The larger project explores the impact of financial turns towards cashlessness on the currently cash-reliant and indebted urban poor in middle and high income countries. My sub-project focuses on Romanian Roma who travel to Copenhagen (Denmark) and live in homelessness. These families are often caught up in spirals of debt to local usurers in both Romania and Denmark. Roma households make up a majority of the poor who remain “unbanked” in Europe and rely on cash-based financial arrangements within their local communities. My project explores how cashless initiatives influence the economic possibilities that poor Roma households have for repaying their loans, and how such initiatives potentially change formal and informal debt relations.
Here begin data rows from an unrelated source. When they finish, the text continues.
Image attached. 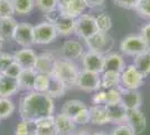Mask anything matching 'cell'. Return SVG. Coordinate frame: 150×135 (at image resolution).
<instances>
[{
	"instance_id": "1",
	"label": "cell",
	"mask_w": 150,
	"mask_h": 135,
	"mask_svg": "<svg viewBox=\"0 0 150 135\" xmlns=\"http://www.w3.org/2000/svg\"><path fill=\"white\" fill-rule=\"evenodd\" d=\"M54 99L47 94L38 92L35 90H31L23 97L19 105L20 117L31 121H37L38 118L45 116L54 115Z\"/></svg>"
},
{
	"instance_id": "2",
	"label": "cell",
	"mask_w": 150,
	"mask_h": 135,
	"mask_svg": "<svg viewBox=\"0 0 150 135\" xmlns=\"http://www.w3.org/2000/svg\"><path fill=\"white\" fill-rule=\"evenodd\" d=\"M80 70L74 61H69L66 59H56L52 76L61 80L67 88L76 86V80L79 77Z\"/></svg>"
},
{
	"instance_id": "3",
	"label": "cell",
	"mask_w": 150,
	"mask_h": 135,
	"mask_svg": "<svg viewBox=\"0 0 150 135\" xmlns=\"http://www.w3.org/2000/svg\"><path fill=\"white\" fill-rule=\"evenodd\" d=\"M90 51L96 52L103 55H106L114 47V39L109 34V32H96L94 35L85 39Z\"/></svg>"
},
{
	"instance_id": "4",
	"label": "cell",
	"mask_w": 150,
	"mask_h": 135,
	"mask_svg": "<svg viewBox=\"0 0 150 135\" xmlns=\"http://www.w3.org/2000/svg\"><path fill=\"white\" fill-rule=\"evenodd\" d=\"M76 87L85 92H95L101 89V73L92 71H80L76 80Z\"/></svg>"
},
{
	"instance_id": "5",
	"label": "cell",
	"mask_w": 150,
	"mask_h": 135,
	"mask_svg": "<svg viewBox=\"0 0 150 135\" xmlns=\"http://www.w3.org/2000/svg\"><path fill=\"white\" fill-rule=\"evenodd\" d=\"M148 47H149L148 44L144 42V39L140 35H129L122 39L120 44L121 52L125 55L133 56V58L144 53Z\"/></svg>"
},
{
	"instance_id": "6",
	"label": "cell",
	"mask_w": 150,
	"mask_h": 135,
	"mask_svg": "<svg viewBox=\"0 0 150 135\" xmlns=\"http://www.w3.org/2000/svg\"><path fill=\"white\" fill-rule=\"evenodd\" d=\"M58 34L55 26L48 21H43L34 26V42L37 45H47L57 39Z\"/></svg>"
},
{
	"instance_id": "7",
	"label": "cell",
	"mask_w": 150,
	"mask_h": 135,
	"mask_svg": "<svg viewBox=\"0 0 150 135\" xmlns=\"http://www.w3.org/2000/svg\"><path fill=\"white\" fill-rule=\"evenodd\" d=\"M144 76L138 71L134 64L125 66L120 73V81L122 88L125 89H139L144 84Z\"/></svg>"
},
{
	"instance_id": "8",
	"label": "cell",
	"mask_w": 150,
	"mask_h": 135,
	"mask_svg": "<svg viewBox=\"0 0 150 135\" xmlns=\"http://www.w3.org/2000/svg\"><path fill=\"white\" fill-rule=\"evenodd\" d=\"M96 32H99V29H98L94 16L88 15V14H83L80 17L76 18L75 34L79 37L85 41L88 37H91L92 35H94Z\"/></svg>"
},
{
	"instance_id": "9",
	"label": "cell",
	"mask_w": 150,
	"mask_h": 135,
	"mask_svg": "<svg viewBox=\"0 0 150 135\" xmlns=\"http://www.w3.org/2000/svg\"><path fill=\"white\" fill-rule=\"evenodd\" d=\"M85 0H58V9L63 15L72 18H77L86 10Z\"/></svg>"
},
{
	"instance_id": "10",
	"label": "cell",
	"mask_w": 150,
	"mask_h": 135,
	"mask_svg": "<svg viewBox=\"0 0 150 135\" xmlns=\"http://www.w3.org/2000/svg\"><path fill=\"white\" fill-rule=\"evenodd\" d=\"M13 41L21 47H31L34 42V26L28 23H20L16 27Z\"/></svg>"
},
{
	"instance_id": "11",
	"label": "cell",
	"mask_w": 150,
	"mask_h": 135,
	"mask_svg": "<svg viewBox=\"0 0 150 135\" xmlns=\"http://www.w3.org/2000/svg\"><path fill=\"white\" fill-rule=\"evenodd\" d=\"M81 60L84 70L92 71V72H96V73L103 72V66H104V55L103 54L88 51L84 53Z\"/></svg>"
},
{
	"instance_id": "12",
	"label": "cell",
	"mask_w": 150,
	"mask_h": 135,
	"mask_svg": "<svg viewBox=\"0 0 150 135\" xmlns=\"http://www.w3.org/2000/svg\"><path fill=\"white\" fill-rule=\"evenodd\" d=\"M125 123L131 127L136 135H141L147 127V118L144 113L140 110V108L128 109Z\"/></svg>"
},
{
	"instance_id": "13",
	"label": "cell",
	"mask_w": 150,
	"mask_h": 135,
	"mask_svg": "<svg viewBox=\"0 0 150 135\" xmlns=\"http://www.w3.org/2000/svg\"><path fill=\"white\" fill-rule=\"evenodd\" d=\"M84 46L81 42L74 41V39H69L66 41L61 47V54L63 59H66L69 61H75L82 59L84 55Z\"/></svg>"
},
{
	"instance_id": "14",
	"label": "cell",
	"mask_w": 150,
	"mask_h": 135,
	"mask_svg": "<svg viewBox=\"0 0 150 135\" xmlns=\"http://www.w3.org/2000/svg\"><path fill=\"white\" fill-rule=\"evenodd\" d=\"M15 62H17L23 69H34L37 60V54L31 47H23L13 53Z\"/></svg>"
},
{
	"instance_id": "15",
	"label": "cell",
	"mask_w": 150,
	"mask_h": 135,
	"mask_svg": "<svg viewBox=\"0 0 150 135\" xmlns=\"http://www.w3.org/2000/svg\"><path fill=\"white\" fill-rule=\"evenodd\" d=\"M105 107L108 110V114H109L110 123L120 125V124H125L127 122L128 109L125 108V106L121 101L114 104H106Z\"/></svg>"
},
{
	"instance_id": "16",
	"label": "cell",
	"mask_w": 150,
	"mask_h": 135,
	"mask_svg": "<svg viewBox=\"0 0 150 135\" xmlns=\"http://www.w3.org/2000/svg\"><path fill=\"white\" fill-rule=\"evenodd\" d=\"M55 61H56V58L50 52L40 53L39 55H37L36 64H35L34 69L36 70L37 73H45V74L52 76Z\"/></svg>"
},
{
	"instance_id": "17",
	"label": "cell",
	"mask_w": 150,
	"mask_h": 135,
	"mask_svg": "<svg viewBox=\"0 0 150 135\" xmlns=\"http://www.w3.org/2000/svg\"><path fill=\"white\" fill-rule=\"evenodd\" d=\"M88 114H90V123L93 125L102 126L110 123L105 105H92L88 108Z\"/></svg>"
},
{
	"instance_id": "18",
	"label": "cell",
	"mask_w": 150,
	"mask_h": 135,
	"mask_svg": "<svg viewBox=\"0 0 150 135\" xmlns=\"http://www.w3.org/2000/svg\"><path fill=\"white\" fill-rule=\"evenodd\" d=\"M121 103L125 105L127 109H137V108H140L142 104V96L138 91V89L122 88Z\"/></svg>"
},
{
	"instance_id": "19",
	"label": "cell",
	"mask_w": 150,
	"mask_h": 135,
	"mask_svg": "<svg viewBox=\"0 0 150 135\" xmlns=\"http://www.w3.org/2000/svg\"><path fill=\"white\" fill-rule=\"evenodd\" d=\"M19 84L18 80L16 78L8 77L4 73H0V97H9L13 96L18 92Z\"/></svg>"
},
{
	"instance_id": "20",
	"label": "cell",
	"mask_w": 150,
	"mask_h": 135,
	"mask_svg": "<svg viewBox=\"0 0 150 135\" xmlns=\"http://www.w3.org/2000/svg\"><path fill=\"white\" fill-rule=\"evenodd\" d=\"M75 24H76L75 18H72L69 16H66V15L62 14L53 25L55 26L58 35H61V36H69V35L75 33Z\"/></svg>"
},
{
	"instance_id": "21",
	"label": "cell",
	"mask_w": 150,
	"mask_h": 135,
	"mask_svg": "<svg viewBox=\"0 0 150 135\" xmlns=\"http://www.w3.org/2000/svg\"><path fill=\"white\" fill-rule=\"evenodd\" d=\"M17 25L18 23L13 17L0 18V41L1 42L13 41V35Z\"/></svg>"
},
{
	"instance_id": "22",
	"label": "cell",
	"mask_w": 150,
	"mask_h": 135,
	"mask_svg": "<svg viewBox=\"0 0 150 135\" xmlns=\"http://www.w3.org/2000/svg\"><path fill=\"white\" fill-rule=\"evenodd\" d=\"M55 129L58 135L72 134L76 129V124L71 117L61 113L55 116Z\"/></svg>"
},
{
	"instance_id": "23",
	"label": "cell",
	"mask_w": 150,
	"mask_h": 135,
	"mask_svg": "<svg viewBox=\"0 0 150 135\" xmlns=\"http://www.w3.org/2000/svg\"><path fill=\"white\" fill-rule=\"evenodd\" d=\"M36 123V135H58L55 129V116L50 115L38 118Z\"/></svg>"
},
{
	"instance_id": "24",
	"label": "cell",
	"mask_w": 150,
	"mask_h": 135,
	"mask_svg": "<svg viewBox=\"0 0 150 135\" xmlns=\"http://www.w3.org/2000/svg\"><path fill=\"white\" fill-rule=\"evenodd\" d=\"M125 66V59L119 53H109L104 55L103 71H114L121 73Z\"/></svg>"
},
{
	"instance_id": "25",
	"label": "cell",
	"mask_w": 150,
	"mask_h": 135,
	"mask_svg": "<svg viewBox=\"0 0 150 135\" xmlns=\"http://www.w3.org/2000/svg\"><path fill=\"white\" fill-rule=\"evenodd\" d=\"M36 76H37V72H36L35 69H23L20 74H19V77L17 78L19 89L26 90V91L34 90Z\"/></svg>"
},
{
	"instance_id": "26",
	"label": "cell",
	"mask_w": 150,
	"mask_h": 135,
	"mask_svg": "<svg viewBox=\"0 0 150 135\" xmlns=\"http://www.w3.org/2000/svg\"><path fill=\"white\" fill-rule=\"evenodd\" d=\"M120 72L114 71H103L101 73V88L104 90L120 87Z\"/></svg>"
},
{
	"instance_id": "27",
	"label": "cell",
	"mask_w": 150,
	"mask_h": 135,
	"mask_svg": "<svg viewBox=\"0 0 150 135\" xmlns=\"http://www.w3.org/2000/svg\"><path fill=\"white\" fill-rule=\"evenodd\" d=\"M85 108H88V106L83 101L77 100V99H71V100H67L64 103L62 107V113L73 119L75 116L80 114L82 110H84Z\"/></svg>"
},
{
	"instance_id": "28",
	"label": "cell",
	"mask_w": 150,
	"mask_h": 135,
	"mask_svg": "<svg viewBox=\"0 0 150 135\" xmlns=\"http://www.w3.org/2000/svg\"><path fill=\"white\" fill-rule=\"evenodd\" d=\"M138 71L144 76V78L150 74V47H148L144 53L139 54L134 58V63Z\"/></svg>"
},
{
	"instance_id": "29",
	"label": "cell",
	"mask_w": 150,
	"mask_h": 135,
	"mask_svg": "<svg viewBox=\"0 0 150 135\" xmlns=\"http://www.w3.org/2000/svg\"><path fill=\"white\" fill-rule=\"evenodd\" d=\"M67 89V87L63 84L61 80H58L57 78H55L54 76H50V86H48V89L46 91V94L53 98V99H56V98H61L65 95V91Z\"/></svg>"
},
{
	"instance_id": "30",
	"label": "cell",
	"mask_w": 150,
	"mask_h": 135,
	"mask_svg": "<svg viewBox=\"0 0 150 135\" xmlns=\"http://www.w3.org/2000/svg\"><path fill=\"white\" fill-rule=\"evenodd\" d=\"M13 6L15 9V14L20 16L30 15L35 9L36 4L35 0H13Z\"/></svg>"
},
{
	"instance_id": "31",
	"label": "cell",
	"mask_w": 150,
	"mask_h": 135,
	"mask_svg": "<svg viewBox=\"0 0 150 135\" xmlns=\"http://www.w3.org/2000/svg\"><path fill=\"white\" fill-rule=\"evenodd\" d=\"M15 135H36V123L31 119L21 118L17 124Z\"/></svg>"
},
{
	"instance_id": "32",
	"label": "cell",
	"mask_w": 150,
	"mask_h": 135,
	"mask_svg": "<svg viewBox=\"0 0 150 135\" xmlns=\"http://www.w3.org/2000/svg\"><path fill=\"white\" fill-rule=\"evenodd\" d=\"M15 104L10 98L0 97V121L7 119L13 114Z\"/></svg>"
},
{
	"instance_id": "33",
	"label": "cell",
	"mask_w": 150,
	"mask_h": 135,
	"mask_svg": "<svg viewBox=\"0 0 150 135\" xmlns=\"http://www.w3.org/2000/svg\"><path fill=\"white\" fill-rule=\"evenodd\" d=\"M98 29L100 32H109L112 27V18L108 13H101L94 16Z\"/></svg>"
},
{
	"instance_id": "34",
	"label": "cell",
	"mask_w": 150,
	"mask_h": 135,
	"mask_svg": "<svg viewBox=\"0 0 150 135\" xmlns=\"http://www.w3.org/2000/svg\"><path fill=\"white\" fill-rule=\"evenodd\" d=\"M50 81V74H45V73H37L36 79H35V84H34V90L38 91V92H44L48 89Z\"/></svg>"
},
{
	"instance_id": "35",
	"label": "cell",
	"mask_w": 150,
	"mask_h": 135,
	"mask_svg": "<svg viewBox=\"0 0 150 135\" xmlns=\"http://www.w3.org/2000/svg\"><path fill=\"white\" fill-rule=\"evenodd\" d=\"M121 96H122V87H115V88H111V89L106 90V104H114L120 103L121 101Z\"/></svg>"
},
{
	"instance_id": "36",
	"label": "cell",
	"mask_w": 150,
	"mask_h": 135,
	"mask_svg": "<svg viewBox=\"0 0 150 135\" xmlns=\"http://www.w3.org/2000/svg\"><path fill=\"white\" fill-rule=\"evenodd\" d=\"M36 7L42 13H47L58 7V0H35Z\"/></svg>"
},
{
	"instance_id": "37",
	"label": "cell",
	"mask_w": 150,
	"mask_h": 135,
	"mask_svg": "<svg viewBox=\"0 0 150 135\" xmlns=\"http://www.w3.org/2000/svg\"><path fill=\"white\" fill-rule=\"evenodd\" d=\"M15 9L13 6V1L9 0H0V18L13 17Z\"/></svg>"
},
{
	"instance_id": "38",
	"label": "cell",
	"mask_w": 150,
	"mask_h": 135,
	"mask_svg": "<svg viewBox=\"0 0 150 135\" xmlns=\"http://www.w3.org/2000/svg\"><path fill=\"white\" fill-rule=\"evenodd\" d=\"M136 11L139 14V16L150 19V0H140Z\"/></svg>"
},
{
	"instance_id": "39",
	"label": "cell",
	"mask_w": 150,
	"mask_h": 135,
	"mask_svg": "<svg viewBox=\"0 0 150 135\" xmlns=\"http://www.w3.org/2000/svg\"><path fill=\"white\" fill-rule=\"evenodd\" d=\"M13 62H15L13 54L0 52V73H4V71L10 64H13Z\"/></svg>"
},
{
	"instance_id": "40",
	"label": "cell",
	"mask_w": 150,
	"mask_h": 135,
	"mask_svg": "<svg viewBox=\"0 0 150 135\" xmlns=\"http://www.w3.org/2000/svg\"><path fill=\"white\" fill-rule=\"evenodd\" d=\"M111 135H136L134 134V132L132 131V129L127 124H120L118 125L115 129L112 131V133Z\"/></svg>"
},
{
	"instance_id": "41",
	"label": "cell",
	"mask_w": 150,
	"mask_h": 135,
	"mask_svg": "<svg viewBox=\"0 0 150 135\" xmlns=\"http://www.w3.org/2000/svg\"><path fill=\"white\" fill-rule=\"evenodd\" d=\"M73 121L76 125H86L90 123V114H88V107L85 108L84 110H82L80 114L75 116L73 118Z\"/></svg>"
},
{
	"instance_id": "42",
	"label": "cell",
	"mask_w": 150,
	"mask_h": 135,
	"mask_svg": "<svg viewBox=\"0 0 150 135\" xmlns=\"http://www.w3.org/2000/svg\"><path fill=\"white\" fill-rule=\"evenodd\" d=\"M21 70H23V68L17 62H13V64H10L6 70L4 71V74H6L8 77H13L17 79L19 77V74H20Z\"/></svg>"
},
{
	"instance_id": "43",
	"label": "cell",
	"mask_w": 150,
	"mask_h": 135,
	"mask_svg": "<svg viewBox=\"0 0 150 135\" xmlns=\"http://www.w3.org/2000/svg\"><path fill=\"white\" fill-rule=\"evenodd\" d=\"M106 100V90H98L92 97V103L93 105H105Z\"/></svg>"
},
{
	"instance_id": "44",
	"label": "cell",
	"mask_w": 150,
	"mask_h": 135,
	"mask_svg": "<svg viewBox=\"0 0 150 135\" xmlns=\"http://www.w3.org/2000/svg\"><path fill=\"white\" fill-rule=\"evenodd\" d=\"M140 0H114V4L117 6L125 8V9H134L137 8Z\"/></svg>"
},
{
	"instance_id": "45",
	"label": "cell",
	"mask_w": 150,
	"mask_h": 135,
	"mask_svg": "<svg viewBox=\"0 0 150 135\" xmlns=\"http://www.w3.org/2000/svg\"><path fill=\"white\" fill-rule=\"evenodd\" d=\"M62 15L61 13V10L58 9V7L55 8V9H53V10H50V11H47V13H44V18L46 21H48L50 24H54L57 19H58V17Z\"/></svg>"
},
{
	"instance_id": "46",
	"label": "cell",
	"mask_w": 150,
	"mask_h": 135,
	"mask_svg": "<svg viewBox=\"0 0 150 135\" xmlns=\"http://www.w3.org/2000/svg\"><path fill=\"white\" fill-rule=\"evenodd\" d=\"M140 36L144 39V42L150 47V23H148V24H146L144 26L141 27V29H140Z\"/></svg>"
},
{
	"instance_id": "47",
	"label": "cell",
	"mask_w": 150,
	"mask_h": 135,
	"mask_svg": "<svg viewBox=\"0 0 150 135\" xmlns=\"http://www.w3.org/2000/svg\"><path fill=\"white\" fill-rule=\"evenodd\" d=\"M105 0H85V4L88 8H99L104 5Z\"/></svg>"
},
{
	"instance_id": "48",
	"label": "cell",
	"mask_w": 150,
	"mask_h": 135,
	"mask_svg": "<svg viewBox=\"0 0 150 135\" xmlns=\"http://www.w3.org/2000/svg\"><path fill=\"white\" fill-rule=\"evenodd\" d=\"M92 135H108V134L104 133V132H95V133H93Z\"/></svg>"
},
{
	"instance_id": "49",
	"label": "cell",
	"mask_w": 150,
	"mask_h": 135,
	"mask_svg": "<svg viewBox=\"0 0 150 135\" xmlns=\"http://www.w3.org/2000/svg\"><path fill=\"white\" fill-rule=\"evenodd\" d=\"M77 135H90V134H88V133H86V132H84V131H83L82 133H80V134H77Z\"/></svg>"
},
{
	"instance_id": "50",
	"label": "cell",
	"mask_w": 150,
	"mask_h": 135,
	"mask_svg": "<svg viewBox=\"0 0 150 135\" xmlns=\"http://www.w3.org/2000/svg\"><path fill=\"white\" fill-rule=\"evenodd\" d=\"M1 47H2V42L0 41V52H1Z\"/></svg>"
},
{
	"instance_id": "51",
	"label": "cell",
	"mask_w": 150,
	"mask_h": 135,
	"mask_svg": "<svg viewBox=\"0 0 150 135\" xmlns=\"http://www.w3.org/2000/svg\"><path fill=\"white\" fill-rule=\"evenodd\" d=\"M67 135H77V134H74V133H72V134H67Z\"/></svg>"
},
{
	"instance_id": "52",
	"label": "cell",
	"mask_w": 150,
	"mask_h": 135,
	"mask_svg": "<svg viewBox=\"0 0 150 135\" xmlns=\"http://www.w3.org/2000/svg\"><path fill=\"white\" fill-rule=\"evenodd\" d=\"M9 1H13V0H9Z\"/></svg>"
}]
</instances>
Bottle Hunters: An Ethnography of Law and Life Among Homeless Roma in Copenhagen (PhD thesis defended 2018)
My PhD thesis concerned Roma women and men from Romania who live on the streets of Copenhagen and who primiarly earn their living on refundable bottles. Comprising 10-12 million, Roma are often referred to as Europe’s largest ethnic minority. Roma are also amongst the poorest and most marginalised in Europe and constitute a growing migrant population in various European Union member states after the EU expansion. The project was centred in this ethnographic field and investigated a topic where there is scarce academic knowledge; namely on Roma migrants’ encounters with laws and regulations while living on the streets of Copenhagen. The PhD thesis sheds new light on the situations that the migrants live in. This includes how the EU Directive on Free Movement and other relevant transnational laws are understood, implemented, appropriated and rejected by the institutions and administrative actors as well as by Roma migrants according to individual and collective perceptions of justice, rights, gender, victimhood and crime. In this way, the project adopted a legal anthropological perspective on how social actors understand and act according to laws and legal categories and relate this legal consciousness to other areas of human experience. In order to have more nuanced insight into gender variations, attention was also given to differences in the experiences of Roma women and men respectively.